No appellate court decision has interpreted any section of the TRPTODA.

Legal Commentaries

No published legal commentary addresses this section of the TRPTODA.

Uniform Act Text

Section 9. Requirements.
A transfer on death deed:
(1) except as otherwise provided in paragraph (2), must contain the essential elements and formalities of a properly recordable inter vivos deed;
(2) must state that the transfer to the designated beneficiary is to occur at the transferor's death; and
(3) must be recorded before the transferor's death in the public records in [the office of the county recorder of deeds] of the [county] where the property is located.
Approved by ULC in 2009 (Uniform Act)

Uniform Act Comment

The official comments to the Uniform Act provide authoritative commentary regarding the drafters' intent.

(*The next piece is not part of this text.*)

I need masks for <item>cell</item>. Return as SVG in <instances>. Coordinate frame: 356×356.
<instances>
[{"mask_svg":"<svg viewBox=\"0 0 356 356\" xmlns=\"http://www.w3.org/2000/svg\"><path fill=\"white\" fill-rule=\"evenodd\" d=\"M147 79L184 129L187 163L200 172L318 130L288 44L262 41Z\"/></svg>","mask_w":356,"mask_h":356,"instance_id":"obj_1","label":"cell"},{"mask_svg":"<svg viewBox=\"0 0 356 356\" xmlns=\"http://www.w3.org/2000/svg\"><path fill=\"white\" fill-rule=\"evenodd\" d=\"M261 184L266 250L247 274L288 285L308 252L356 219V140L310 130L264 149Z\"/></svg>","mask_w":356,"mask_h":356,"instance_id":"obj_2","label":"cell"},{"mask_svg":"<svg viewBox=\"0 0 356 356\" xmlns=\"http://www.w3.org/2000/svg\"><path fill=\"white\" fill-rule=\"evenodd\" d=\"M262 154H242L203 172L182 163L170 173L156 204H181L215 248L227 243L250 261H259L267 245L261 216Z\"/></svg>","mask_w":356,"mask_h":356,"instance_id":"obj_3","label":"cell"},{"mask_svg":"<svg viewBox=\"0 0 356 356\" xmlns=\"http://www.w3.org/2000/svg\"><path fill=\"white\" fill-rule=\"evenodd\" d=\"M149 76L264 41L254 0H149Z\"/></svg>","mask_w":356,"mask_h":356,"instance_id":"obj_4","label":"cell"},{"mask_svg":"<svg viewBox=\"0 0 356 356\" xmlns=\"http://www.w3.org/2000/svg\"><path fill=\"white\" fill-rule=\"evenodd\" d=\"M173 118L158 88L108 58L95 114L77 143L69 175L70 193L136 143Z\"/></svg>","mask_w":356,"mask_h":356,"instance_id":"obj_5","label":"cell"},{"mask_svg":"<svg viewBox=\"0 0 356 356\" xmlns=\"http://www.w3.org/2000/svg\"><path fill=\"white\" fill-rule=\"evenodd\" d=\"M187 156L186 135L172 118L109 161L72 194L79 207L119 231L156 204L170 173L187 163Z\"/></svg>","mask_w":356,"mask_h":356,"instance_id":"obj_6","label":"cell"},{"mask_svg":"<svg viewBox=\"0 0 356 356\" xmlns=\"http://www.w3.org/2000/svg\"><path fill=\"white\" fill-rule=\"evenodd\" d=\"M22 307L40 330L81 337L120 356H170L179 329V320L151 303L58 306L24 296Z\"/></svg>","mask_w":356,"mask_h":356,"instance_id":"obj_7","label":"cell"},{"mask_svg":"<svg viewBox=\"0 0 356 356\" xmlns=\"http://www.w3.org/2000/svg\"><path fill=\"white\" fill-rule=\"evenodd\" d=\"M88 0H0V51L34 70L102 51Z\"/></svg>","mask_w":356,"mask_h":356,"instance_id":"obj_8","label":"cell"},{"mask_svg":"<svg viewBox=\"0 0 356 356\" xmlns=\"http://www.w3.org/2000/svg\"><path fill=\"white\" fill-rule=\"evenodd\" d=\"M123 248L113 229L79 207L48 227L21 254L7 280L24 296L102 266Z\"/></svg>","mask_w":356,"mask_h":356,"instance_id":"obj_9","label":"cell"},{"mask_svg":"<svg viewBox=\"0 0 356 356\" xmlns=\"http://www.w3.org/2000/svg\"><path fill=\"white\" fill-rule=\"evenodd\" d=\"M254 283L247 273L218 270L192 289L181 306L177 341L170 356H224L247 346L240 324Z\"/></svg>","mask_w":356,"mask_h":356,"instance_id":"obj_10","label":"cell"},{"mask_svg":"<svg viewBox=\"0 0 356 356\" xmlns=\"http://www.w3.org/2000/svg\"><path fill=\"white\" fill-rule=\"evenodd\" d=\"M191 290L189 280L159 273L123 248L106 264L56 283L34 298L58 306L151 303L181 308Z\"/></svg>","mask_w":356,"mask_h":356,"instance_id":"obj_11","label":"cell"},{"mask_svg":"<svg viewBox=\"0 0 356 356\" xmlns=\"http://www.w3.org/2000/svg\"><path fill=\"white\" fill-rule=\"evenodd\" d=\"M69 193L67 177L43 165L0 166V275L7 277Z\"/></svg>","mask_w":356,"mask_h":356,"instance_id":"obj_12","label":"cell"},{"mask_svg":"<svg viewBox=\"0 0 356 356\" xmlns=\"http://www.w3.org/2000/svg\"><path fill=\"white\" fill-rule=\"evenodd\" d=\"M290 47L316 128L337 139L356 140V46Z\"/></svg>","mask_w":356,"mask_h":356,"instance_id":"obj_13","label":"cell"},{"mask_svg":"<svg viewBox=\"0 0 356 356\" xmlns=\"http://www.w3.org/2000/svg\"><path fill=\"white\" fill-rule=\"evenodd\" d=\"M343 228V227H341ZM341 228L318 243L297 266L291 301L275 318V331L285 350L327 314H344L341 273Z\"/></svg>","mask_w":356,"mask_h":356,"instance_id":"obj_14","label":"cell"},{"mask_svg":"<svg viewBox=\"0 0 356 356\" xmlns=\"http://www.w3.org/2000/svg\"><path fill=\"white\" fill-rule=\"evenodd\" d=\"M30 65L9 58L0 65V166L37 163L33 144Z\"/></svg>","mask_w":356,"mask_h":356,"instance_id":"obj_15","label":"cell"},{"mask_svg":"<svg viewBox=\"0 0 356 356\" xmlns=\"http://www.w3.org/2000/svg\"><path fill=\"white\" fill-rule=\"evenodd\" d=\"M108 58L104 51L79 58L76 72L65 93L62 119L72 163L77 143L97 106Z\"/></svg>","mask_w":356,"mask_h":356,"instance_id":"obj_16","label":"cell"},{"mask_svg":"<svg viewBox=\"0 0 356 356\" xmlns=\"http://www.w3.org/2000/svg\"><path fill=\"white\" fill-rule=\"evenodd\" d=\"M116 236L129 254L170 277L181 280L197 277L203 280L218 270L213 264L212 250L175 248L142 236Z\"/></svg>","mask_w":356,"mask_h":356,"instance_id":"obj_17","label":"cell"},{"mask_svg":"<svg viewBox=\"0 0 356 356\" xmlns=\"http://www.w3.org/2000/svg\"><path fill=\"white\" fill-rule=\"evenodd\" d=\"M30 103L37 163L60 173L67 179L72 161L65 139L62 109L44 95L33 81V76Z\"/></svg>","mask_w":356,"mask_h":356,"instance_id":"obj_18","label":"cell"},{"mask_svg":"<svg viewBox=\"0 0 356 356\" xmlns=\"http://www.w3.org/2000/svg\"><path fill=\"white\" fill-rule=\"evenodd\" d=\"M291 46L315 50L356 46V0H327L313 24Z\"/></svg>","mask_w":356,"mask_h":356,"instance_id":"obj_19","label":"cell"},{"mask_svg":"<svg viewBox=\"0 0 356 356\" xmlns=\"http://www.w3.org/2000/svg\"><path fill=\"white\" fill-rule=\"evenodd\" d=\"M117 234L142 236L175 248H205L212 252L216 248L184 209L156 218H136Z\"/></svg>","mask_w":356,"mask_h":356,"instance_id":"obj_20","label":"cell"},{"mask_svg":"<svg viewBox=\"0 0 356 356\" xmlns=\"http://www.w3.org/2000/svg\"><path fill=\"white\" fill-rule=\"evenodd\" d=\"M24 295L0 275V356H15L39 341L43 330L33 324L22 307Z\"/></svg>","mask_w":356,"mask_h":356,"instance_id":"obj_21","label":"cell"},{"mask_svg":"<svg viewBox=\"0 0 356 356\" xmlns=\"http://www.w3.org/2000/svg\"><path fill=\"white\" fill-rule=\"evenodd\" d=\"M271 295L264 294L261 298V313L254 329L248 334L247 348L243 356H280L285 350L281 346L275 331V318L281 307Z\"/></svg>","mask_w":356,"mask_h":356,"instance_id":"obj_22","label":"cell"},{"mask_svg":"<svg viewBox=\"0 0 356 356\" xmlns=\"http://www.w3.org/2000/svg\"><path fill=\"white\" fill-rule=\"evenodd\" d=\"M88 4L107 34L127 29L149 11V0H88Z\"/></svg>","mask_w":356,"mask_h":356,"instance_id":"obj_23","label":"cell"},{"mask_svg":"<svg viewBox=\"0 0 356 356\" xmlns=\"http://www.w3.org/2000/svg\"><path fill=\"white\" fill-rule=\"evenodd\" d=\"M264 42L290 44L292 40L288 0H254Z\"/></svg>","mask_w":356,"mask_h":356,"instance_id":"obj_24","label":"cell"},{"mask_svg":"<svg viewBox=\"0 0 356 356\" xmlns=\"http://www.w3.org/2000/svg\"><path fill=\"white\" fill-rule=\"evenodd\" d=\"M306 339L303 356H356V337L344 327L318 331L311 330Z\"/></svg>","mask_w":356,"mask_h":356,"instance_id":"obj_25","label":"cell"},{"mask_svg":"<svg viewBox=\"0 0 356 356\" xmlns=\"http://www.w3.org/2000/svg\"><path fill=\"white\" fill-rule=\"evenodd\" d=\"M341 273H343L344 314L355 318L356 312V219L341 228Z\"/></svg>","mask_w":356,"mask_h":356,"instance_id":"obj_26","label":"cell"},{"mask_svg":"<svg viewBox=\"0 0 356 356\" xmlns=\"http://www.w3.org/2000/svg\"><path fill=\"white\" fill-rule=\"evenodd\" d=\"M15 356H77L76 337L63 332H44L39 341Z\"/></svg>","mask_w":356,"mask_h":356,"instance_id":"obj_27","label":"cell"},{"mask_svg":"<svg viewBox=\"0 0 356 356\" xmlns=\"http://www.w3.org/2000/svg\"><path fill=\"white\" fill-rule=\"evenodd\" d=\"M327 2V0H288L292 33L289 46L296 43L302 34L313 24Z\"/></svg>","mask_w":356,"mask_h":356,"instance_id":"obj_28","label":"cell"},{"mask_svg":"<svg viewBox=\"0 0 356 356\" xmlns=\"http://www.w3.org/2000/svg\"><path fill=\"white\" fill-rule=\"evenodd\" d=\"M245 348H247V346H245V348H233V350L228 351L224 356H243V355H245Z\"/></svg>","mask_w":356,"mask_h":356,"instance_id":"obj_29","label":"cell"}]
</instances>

For example, the comment to Section 9 states in part:

The requirement of recordation before death helps to prevent fraud by ensuring that all steps necessary to the effective transfer on death deed are completed during the transferor's lifetime. The requirement of recordation before death also enables all parties to rely on the recording system.

The full comment is available on the Uniform Law Commission website.